Una nuova nuvola Google Drive: come sei e come ti vorrei

Google ha lanciato il suo nuovo servizio, Drive! Purtroppo, per ora, non è che un'evoluzione di Docs. Anzi, un rebrand di Docs, con l'espansione dello spazio da 1GB a 5GB, con un nuovo nome e un nuovo logo.

Esiste il client per la sincronizzazione dei files direttamente dal proprio PC (come per Dropbox), peccato che non sia stata ancora rilasciata la versione per Linux.

Questa mancanza (non certo di poco conto) non mi ha consentito di provare a pieno le potenzialità offerte da Drive, ma ho letto in giro alcune features interessanti.

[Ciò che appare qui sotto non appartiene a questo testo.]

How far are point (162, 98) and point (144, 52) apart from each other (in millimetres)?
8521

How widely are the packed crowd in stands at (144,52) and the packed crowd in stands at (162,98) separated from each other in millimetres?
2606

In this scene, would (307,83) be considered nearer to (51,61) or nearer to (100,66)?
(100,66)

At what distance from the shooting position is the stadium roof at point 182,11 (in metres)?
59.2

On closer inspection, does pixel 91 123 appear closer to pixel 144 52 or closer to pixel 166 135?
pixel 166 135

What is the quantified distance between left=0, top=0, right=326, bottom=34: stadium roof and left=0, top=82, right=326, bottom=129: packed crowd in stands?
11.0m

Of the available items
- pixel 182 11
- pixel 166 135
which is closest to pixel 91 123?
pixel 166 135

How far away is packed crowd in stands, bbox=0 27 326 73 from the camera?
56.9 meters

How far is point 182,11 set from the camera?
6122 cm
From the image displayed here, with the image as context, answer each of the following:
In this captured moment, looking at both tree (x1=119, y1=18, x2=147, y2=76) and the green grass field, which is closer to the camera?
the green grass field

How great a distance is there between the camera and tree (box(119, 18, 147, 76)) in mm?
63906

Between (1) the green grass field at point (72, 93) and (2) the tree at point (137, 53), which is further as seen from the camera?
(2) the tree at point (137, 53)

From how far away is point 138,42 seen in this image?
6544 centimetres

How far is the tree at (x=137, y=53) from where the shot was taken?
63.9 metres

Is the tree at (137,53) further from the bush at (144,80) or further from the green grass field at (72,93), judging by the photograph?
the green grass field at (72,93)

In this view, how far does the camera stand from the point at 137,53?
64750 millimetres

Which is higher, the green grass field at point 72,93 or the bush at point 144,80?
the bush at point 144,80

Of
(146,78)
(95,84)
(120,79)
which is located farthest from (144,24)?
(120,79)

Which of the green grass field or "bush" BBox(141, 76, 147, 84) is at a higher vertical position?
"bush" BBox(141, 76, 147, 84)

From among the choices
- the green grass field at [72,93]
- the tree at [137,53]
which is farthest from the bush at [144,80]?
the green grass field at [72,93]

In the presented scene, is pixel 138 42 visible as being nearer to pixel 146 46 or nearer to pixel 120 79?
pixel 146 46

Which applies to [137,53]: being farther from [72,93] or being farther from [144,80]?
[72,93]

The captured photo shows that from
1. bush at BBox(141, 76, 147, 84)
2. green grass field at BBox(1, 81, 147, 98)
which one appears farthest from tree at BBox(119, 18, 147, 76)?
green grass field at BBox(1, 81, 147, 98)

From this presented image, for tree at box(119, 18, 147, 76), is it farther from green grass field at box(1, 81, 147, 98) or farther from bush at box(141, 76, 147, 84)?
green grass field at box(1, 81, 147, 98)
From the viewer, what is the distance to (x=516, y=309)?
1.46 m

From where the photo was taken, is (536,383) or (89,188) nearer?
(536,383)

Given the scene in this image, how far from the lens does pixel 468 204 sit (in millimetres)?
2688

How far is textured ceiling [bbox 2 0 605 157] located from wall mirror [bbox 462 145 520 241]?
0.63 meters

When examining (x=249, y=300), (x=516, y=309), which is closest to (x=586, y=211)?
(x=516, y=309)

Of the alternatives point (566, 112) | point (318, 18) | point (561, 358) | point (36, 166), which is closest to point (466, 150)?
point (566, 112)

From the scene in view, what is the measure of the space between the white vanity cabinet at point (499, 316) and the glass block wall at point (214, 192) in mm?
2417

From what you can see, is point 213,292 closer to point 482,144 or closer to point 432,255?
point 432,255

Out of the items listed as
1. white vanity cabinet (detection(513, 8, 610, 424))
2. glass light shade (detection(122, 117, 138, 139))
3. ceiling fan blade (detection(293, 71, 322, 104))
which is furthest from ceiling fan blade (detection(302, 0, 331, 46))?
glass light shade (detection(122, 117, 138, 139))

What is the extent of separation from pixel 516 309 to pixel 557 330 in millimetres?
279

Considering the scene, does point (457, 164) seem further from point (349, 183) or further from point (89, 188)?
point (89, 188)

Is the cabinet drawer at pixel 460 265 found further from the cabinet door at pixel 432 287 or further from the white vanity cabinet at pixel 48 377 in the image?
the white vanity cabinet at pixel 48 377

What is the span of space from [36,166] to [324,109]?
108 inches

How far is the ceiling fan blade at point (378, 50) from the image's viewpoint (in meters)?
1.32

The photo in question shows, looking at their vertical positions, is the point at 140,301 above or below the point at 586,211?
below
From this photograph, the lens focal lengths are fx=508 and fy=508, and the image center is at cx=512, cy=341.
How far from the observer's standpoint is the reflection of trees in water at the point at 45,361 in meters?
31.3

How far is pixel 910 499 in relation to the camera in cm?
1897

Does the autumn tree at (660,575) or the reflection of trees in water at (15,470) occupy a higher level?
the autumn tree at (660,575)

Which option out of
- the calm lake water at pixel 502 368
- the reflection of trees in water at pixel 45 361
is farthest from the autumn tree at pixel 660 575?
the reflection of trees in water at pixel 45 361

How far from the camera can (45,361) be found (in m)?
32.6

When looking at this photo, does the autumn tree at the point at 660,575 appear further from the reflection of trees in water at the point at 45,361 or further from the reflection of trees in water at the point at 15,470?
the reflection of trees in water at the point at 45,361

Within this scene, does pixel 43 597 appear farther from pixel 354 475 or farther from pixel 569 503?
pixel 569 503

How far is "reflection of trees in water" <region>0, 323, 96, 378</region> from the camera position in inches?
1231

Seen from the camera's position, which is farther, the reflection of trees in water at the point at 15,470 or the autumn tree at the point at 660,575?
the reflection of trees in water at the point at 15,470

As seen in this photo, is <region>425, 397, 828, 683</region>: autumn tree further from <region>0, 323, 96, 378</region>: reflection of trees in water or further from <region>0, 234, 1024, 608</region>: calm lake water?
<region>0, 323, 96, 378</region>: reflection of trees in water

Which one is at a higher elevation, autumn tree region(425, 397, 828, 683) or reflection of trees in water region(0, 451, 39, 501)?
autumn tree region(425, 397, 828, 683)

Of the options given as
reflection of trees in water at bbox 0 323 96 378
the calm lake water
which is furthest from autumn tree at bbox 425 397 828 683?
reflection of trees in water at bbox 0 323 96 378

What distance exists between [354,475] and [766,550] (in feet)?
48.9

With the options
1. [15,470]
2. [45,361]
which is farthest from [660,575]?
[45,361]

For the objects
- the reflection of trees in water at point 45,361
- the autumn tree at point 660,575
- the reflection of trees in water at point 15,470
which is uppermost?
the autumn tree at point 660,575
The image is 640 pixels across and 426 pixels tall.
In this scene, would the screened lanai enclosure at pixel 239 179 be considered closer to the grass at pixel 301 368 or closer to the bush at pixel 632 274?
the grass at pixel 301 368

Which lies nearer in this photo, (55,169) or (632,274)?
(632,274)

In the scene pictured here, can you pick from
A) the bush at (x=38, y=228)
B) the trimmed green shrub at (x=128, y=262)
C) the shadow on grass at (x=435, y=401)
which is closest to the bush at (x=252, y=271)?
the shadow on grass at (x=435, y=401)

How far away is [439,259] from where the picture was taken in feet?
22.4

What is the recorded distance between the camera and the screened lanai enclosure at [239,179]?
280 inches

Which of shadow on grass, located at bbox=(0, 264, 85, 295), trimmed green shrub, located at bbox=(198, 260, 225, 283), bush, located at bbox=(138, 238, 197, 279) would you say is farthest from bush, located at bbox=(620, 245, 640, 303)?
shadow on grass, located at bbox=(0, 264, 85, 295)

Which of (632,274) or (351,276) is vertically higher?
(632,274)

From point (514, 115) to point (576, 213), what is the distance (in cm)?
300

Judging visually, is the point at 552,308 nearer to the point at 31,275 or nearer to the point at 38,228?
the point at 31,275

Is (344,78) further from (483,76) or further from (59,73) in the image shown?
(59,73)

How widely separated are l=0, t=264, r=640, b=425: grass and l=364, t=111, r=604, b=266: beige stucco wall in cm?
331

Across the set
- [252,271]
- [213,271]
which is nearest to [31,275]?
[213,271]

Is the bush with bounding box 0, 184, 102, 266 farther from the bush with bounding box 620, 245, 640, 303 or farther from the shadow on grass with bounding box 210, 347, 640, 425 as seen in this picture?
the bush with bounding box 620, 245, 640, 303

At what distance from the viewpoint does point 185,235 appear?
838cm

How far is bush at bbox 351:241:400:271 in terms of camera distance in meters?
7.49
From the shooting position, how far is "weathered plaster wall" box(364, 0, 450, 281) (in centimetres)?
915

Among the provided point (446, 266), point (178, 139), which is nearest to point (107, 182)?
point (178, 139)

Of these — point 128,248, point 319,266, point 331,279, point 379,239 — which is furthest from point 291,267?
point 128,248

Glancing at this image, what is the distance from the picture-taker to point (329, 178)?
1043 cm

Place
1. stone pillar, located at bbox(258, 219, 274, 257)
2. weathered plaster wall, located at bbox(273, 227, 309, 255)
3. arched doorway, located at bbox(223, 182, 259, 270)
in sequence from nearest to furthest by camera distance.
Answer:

La più importante è senza dubbio la disponibilità di ripristinare una revisione precedente di un documento. Non solo dell'intero file, ma anche di tutte le modifiche interne apportate negli ultimi 30 giorni.

Drive e il mobile
Un segno di evidente continuità tra Docs e Drive è dato dal fatto che l'applicazione per Android non è altro che un aggiornamento di Google Docs. Purtroppo soffre ancora di qualche mancanza, una tra tutte è l'impossibilità di creare cartelle da mobile.

Un'ulteriore miglioria potrebbe esserci sulla gestione dei documenti offline. Al momento non è possibile creare un nuovo documento se non si dispone di una connessione internet.

Cosa potrebbe diventare Drive?
Google Drive potrebbe essere il centro di archiviazione per gli utenti di Google. Sarebbe utile un'integrazione in Drive di tutti i servizi di Big G.

Ad esempio, sarebbe comodo caricare file audio su Drive e ritrovarli in Google Music. Oppure poterli ascoltare direttamente tramite un player integrato.

Si potrebbe gestire l'archivio di Picasa dal nuovo storage virtuale. Immagini e foto sarebbero caricabili su Drive e visionabili da Picasa.

Sarebbe possibile una bella espansione di YouTube. Si potrebbero caricare video direttamente da Drive e condividerli dal famoso servizio video. Ovviamente sarebbero visibili inizialmente solo all'utente proprietario dei file, per essere successivamente resi pubblici o visibili solo a determinati contatti presenti su Google+.

Proprio con il social network di Mountain View potrebbe esserci un'ultima importante integrazione. Manca, al momento, la possibilità di condividere documenti con le proprie cerchie.

Strano che non sia presente ancora questa funzione, visto che a Google puntano davvero molto su Plus!